When he was installed Sept. 18 to serve as bishop of the Upstate New York Synod of the ELCA, Miller started a significant new journey. His installation “provided a spiritual wave of energy in affirmation,” he said. “It was a powerful moment to again receive a call through the laying on of hands. I am deeply humbled and grateful for the privilege, a bit terrified, but growing in the excitement of what the Holy Spirit is doing in our midst.”

Miller was elected on June 5 to serve a six-year term as the fifth bishop of the Upstate New York Synod. He succeeds John S. Macholz and is the son of former synod bishop Lee Miller.

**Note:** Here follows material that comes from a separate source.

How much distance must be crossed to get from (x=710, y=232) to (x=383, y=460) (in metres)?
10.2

Prior to his installation, Miller served as pastor of Holy Trinity Lutheran Church in Buffalo, N.Y., for nine years, connecting the congregation to the community through local and global partnerships, accompaniment work in racial justice and support of local schools and organizations. Previously he was called to St. John Evangelical Lutheran Church in Philadelphia and Christus Lutheran Church in Camden, N.J.

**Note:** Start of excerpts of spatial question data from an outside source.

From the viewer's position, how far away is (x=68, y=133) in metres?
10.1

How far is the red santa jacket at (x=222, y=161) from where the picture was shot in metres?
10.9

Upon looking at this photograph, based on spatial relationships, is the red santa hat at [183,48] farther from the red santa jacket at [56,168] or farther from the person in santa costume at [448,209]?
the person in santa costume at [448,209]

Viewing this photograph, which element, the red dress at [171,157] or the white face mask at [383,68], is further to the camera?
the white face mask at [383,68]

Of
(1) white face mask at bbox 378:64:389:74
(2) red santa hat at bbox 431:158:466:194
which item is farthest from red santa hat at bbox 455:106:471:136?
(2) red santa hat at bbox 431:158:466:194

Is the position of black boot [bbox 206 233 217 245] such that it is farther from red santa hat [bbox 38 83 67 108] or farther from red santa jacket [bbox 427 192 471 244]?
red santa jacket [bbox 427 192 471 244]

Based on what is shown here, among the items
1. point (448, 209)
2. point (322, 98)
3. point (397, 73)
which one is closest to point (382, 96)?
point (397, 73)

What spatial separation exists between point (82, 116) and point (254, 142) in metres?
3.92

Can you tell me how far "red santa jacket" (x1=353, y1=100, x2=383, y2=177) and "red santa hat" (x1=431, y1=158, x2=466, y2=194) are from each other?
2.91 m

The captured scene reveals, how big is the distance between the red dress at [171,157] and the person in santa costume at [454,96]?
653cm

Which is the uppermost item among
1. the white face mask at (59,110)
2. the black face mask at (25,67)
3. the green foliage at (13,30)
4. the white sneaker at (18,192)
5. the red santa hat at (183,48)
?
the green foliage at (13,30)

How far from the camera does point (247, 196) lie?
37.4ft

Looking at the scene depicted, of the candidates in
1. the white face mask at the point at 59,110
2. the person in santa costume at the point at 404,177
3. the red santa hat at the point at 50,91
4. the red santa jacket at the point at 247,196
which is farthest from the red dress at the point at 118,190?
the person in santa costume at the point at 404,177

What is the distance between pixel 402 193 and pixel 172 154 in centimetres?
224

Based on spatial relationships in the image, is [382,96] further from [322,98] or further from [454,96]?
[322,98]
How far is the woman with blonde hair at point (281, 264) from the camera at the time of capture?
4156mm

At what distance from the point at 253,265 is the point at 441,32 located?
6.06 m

“It’s not the finish, it’s having the courage to start.”

Miller also served as dean of the Niagara Frontier Conference, composed of 53 congregations and partner agencies in the region, and sits on the boards of the advocacy group VOICE Buffalo and the Niagara Lutheran Health System. He is currently pursuing a Doctor of Ministry degree at United Lutheran Seminary.

After taking office, Miller shared with synod staff five discipleship practices known as the GRACE mindset (generous love, restorative justice, adaptive leadership, collaboration and experimentation), along with three directives focusing their work. To encourage these practices throughout the synod, staff, deans and council members have committed to building intentional collaboration, inviting communication and inspiring innovation.

“Together, we dream of a church where the transformational love of God activates us in the world to do justice and share joy,” he said.

Like marathon-running, Miller’s ministry stresses collaboration toward a shared goal. “Running a marathon is not a solo, or personal, event,” he said. “I’m grateful to have the time and ability to take each step.”